22. In P.Anantha Krishnan Nair vs. Dr.G.Ramakrishnan and another- 1987(2) SCC 429, while considering the scope of an enquiry under Section 9 of City Tenants' Protection Act with respect to convenient enjoyment of land, the Supreme Court indicated that the tenant must be in occupation of the land. The observation reads thus :-
"11. ... The policy underlying Section 9 of the Act, is directed to safeguard the eviction of those tenants who may have constructed superstructure on the demised land, so that they may continue to occupy the same for the purposes of their residence or business. Section 9(1)(b) ordains the court to first decide the minimum extent of the land which may be necessary for the convenient enjoyment by the tenant, it therefore contemplates that the tenant requires the land for the convenient enjoyment of the property. If the tenant does not occupy the land or the superstructure or if he is not residing therein or carrying on any business, the question of convenient enjoyment of the land by him could not arise. The court has to consider the need of the tenant and if it finds that the tenant does not require any part of the land, it may reject the application and direct eviction of the tenant, in that event the landlord has to pay compensation to the tenant for the superstructure."
23. In Hamasa Patel and two others vs. S.Balakrishnan and another- 1997 (3) LW 769, a Division Bench of this Court held that physical possession of the property is sine quo non for the tenant seeking to purchase the leasehold premises, under Section 9 of City Tenants' Protection Act.
▬▬▬
*Set exercise a*:
Answer these questions about the excerpt on Section 9 of the City Tenants' Protection Act.
(i) Which court decided P.Anantha Krishnan Nair vs. Dr.G.Ramakrishnan and another?
(ii) What kind of bench of this Court decided Hamasa Patel and two others vs. S.Balakrishnan and another?
(iii) If the court rejects the tenant's application and directs eviction, what must the landlord compensate the tenant for?
▬▬▬
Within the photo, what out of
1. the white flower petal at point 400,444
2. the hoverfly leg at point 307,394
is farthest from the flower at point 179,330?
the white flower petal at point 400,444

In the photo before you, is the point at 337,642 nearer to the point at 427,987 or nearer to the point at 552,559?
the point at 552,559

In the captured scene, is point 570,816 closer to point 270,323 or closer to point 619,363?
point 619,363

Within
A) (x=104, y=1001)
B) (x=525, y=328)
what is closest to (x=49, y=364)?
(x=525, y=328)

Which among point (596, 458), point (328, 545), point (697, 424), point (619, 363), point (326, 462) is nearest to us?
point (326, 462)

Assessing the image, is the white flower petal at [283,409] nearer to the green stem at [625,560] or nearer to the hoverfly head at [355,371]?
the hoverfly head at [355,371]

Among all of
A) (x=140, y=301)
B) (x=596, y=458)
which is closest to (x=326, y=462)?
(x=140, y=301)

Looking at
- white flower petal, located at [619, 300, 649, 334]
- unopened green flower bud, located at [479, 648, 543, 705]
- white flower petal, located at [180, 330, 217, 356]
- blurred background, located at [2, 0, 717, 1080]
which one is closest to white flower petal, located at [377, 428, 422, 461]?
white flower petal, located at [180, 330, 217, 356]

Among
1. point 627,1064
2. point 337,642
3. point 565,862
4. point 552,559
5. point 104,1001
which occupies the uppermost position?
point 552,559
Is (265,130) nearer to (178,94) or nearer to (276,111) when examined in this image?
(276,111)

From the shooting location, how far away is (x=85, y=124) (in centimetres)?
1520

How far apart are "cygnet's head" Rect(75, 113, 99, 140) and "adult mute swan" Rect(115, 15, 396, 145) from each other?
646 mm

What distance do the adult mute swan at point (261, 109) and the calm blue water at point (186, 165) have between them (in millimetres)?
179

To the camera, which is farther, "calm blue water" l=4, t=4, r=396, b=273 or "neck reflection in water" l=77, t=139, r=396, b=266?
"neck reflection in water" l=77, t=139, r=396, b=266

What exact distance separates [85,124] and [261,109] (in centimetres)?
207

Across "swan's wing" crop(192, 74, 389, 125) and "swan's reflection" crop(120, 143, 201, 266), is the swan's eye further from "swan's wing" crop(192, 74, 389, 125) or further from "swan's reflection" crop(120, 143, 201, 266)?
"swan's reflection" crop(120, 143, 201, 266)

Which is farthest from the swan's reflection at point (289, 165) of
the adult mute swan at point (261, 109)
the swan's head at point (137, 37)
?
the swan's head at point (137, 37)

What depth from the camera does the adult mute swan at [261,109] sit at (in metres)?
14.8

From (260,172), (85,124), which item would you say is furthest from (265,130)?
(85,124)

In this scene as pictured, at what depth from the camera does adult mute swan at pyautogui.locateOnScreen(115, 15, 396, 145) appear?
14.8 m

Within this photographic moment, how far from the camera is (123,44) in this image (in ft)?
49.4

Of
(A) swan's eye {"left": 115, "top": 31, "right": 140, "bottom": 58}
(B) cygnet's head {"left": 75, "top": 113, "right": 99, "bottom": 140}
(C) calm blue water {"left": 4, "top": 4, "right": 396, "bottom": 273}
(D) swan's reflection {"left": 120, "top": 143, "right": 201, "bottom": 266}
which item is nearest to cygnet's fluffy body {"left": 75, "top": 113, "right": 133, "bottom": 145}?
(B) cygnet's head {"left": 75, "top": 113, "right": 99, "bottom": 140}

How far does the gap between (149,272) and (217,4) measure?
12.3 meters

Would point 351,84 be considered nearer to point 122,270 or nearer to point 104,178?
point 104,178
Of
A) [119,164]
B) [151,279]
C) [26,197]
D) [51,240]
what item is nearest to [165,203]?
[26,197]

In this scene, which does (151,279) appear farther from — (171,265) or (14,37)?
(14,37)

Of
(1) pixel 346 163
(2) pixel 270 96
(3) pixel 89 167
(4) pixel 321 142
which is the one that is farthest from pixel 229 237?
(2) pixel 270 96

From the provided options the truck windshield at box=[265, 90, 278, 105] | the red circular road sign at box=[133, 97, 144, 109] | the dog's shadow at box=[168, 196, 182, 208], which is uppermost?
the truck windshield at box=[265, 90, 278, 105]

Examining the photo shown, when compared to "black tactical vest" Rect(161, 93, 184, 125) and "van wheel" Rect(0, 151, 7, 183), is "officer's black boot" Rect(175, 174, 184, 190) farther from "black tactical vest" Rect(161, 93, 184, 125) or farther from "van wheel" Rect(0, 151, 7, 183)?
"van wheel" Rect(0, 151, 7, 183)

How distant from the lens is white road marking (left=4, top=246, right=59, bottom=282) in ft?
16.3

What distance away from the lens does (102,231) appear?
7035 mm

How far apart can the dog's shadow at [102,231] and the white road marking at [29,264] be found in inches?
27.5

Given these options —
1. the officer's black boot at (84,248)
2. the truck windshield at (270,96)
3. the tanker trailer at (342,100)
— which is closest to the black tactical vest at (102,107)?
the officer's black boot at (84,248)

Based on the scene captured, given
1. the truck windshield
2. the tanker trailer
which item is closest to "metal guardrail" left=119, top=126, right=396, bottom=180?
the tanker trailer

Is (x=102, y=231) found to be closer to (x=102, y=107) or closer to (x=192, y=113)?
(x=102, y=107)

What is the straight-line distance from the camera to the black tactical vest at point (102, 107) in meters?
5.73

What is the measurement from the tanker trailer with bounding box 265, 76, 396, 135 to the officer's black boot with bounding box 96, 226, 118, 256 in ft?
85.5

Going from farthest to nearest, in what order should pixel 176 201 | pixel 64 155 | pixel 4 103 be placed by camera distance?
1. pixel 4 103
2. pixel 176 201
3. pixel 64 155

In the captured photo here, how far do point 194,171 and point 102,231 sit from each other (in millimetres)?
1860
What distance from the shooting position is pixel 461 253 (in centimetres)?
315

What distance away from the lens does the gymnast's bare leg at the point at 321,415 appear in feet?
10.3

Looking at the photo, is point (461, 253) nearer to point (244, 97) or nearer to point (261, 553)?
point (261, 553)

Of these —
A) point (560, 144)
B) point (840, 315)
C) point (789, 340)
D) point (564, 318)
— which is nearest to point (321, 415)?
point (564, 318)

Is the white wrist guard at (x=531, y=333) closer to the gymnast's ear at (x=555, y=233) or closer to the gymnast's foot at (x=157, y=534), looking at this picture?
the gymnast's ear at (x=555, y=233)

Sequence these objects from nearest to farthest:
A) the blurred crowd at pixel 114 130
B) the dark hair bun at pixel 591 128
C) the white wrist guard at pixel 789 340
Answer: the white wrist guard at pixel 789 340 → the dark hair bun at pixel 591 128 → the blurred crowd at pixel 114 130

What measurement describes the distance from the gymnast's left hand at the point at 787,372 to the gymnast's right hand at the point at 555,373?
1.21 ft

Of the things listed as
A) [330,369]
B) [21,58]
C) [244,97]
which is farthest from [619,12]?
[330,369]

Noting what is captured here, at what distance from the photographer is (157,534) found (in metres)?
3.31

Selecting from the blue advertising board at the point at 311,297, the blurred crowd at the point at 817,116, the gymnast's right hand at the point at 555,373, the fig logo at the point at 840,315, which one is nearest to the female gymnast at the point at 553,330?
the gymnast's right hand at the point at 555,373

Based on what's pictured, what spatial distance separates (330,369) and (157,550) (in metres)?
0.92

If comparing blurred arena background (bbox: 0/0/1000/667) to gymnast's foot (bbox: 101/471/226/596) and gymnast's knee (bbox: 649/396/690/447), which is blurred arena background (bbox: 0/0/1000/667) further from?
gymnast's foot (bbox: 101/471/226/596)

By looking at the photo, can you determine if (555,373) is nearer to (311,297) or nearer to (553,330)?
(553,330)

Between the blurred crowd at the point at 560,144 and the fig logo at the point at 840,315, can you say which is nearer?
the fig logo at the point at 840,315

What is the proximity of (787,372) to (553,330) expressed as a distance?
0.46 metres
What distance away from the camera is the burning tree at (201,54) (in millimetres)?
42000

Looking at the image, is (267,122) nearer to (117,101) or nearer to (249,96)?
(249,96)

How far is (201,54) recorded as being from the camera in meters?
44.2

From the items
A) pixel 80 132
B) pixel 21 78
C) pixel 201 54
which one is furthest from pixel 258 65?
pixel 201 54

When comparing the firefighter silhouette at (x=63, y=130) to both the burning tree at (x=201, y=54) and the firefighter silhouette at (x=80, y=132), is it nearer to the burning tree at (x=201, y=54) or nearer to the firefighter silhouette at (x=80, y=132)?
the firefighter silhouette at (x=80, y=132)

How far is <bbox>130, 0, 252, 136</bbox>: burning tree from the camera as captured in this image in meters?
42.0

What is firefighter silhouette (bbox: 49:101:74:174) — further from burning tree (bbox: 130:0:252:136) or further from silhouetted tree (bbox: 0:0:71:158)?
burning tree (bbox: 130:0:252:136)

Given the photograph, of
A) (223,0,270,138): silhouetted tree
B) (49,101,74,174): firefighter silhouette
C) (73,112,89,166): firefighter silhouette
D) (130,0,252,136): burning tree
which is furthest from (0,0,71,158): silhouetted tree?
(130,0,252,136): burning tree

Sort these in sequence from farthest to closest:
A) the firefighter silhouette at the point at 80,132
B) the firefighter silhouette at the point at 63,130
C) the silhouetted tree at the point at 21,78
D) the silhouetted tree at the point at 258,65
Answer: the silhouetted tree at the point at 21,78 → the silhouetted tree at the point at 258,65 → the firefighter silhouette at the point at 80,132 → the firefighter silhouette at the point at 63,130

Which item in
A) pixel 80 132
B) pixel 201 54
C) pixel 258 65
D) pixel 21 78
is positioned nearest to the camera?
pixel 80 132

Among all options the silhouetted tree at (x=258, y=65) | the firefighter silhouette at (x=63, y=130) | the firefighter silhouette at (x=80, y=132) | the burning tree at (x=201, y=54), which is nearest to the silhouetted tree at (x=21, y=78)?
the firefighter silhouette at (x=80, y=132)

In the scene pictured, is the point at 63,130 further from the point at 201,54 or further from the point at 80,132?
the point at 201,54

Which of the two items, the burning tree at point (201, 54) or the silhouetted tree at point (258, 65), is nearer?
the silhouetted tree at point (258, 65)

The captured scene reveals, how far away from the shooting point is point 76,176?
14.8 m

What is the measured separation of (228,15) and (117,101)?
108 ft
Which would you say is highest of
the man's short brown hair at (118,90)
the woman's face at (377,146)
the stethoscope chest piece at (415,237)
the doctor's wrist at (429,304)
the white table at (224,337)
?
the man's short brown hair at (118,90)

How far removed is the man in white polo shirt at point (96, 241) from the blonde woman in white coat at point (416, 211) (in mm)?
▬▬▬
*Set exercise b*:
Pick out every line of the entries that contains the string "options", and copy each one. Case counts.

*Solution a*:
(i) The Supreme Court
(ii) A Division Bench
(iii) The superstructure

*Solution b*:
From the provided options the truck windshield at box=[265, 90, 278, 105] | the red circular road sign at box=[133, 97, 144, 109] | the dog's shadow at box=[168, 196, 182, 208], which is uppermost?
Given these options —
Among all options the silhouetted tree at (x=258, y=65) | the firefighter silhouette at (x=63, y=130) | the firefighter silhouette at (x=80, y=132) | the burning tree at (x=201, y=54), which is nearest to the silhouetted tree at (x=21, y=78)?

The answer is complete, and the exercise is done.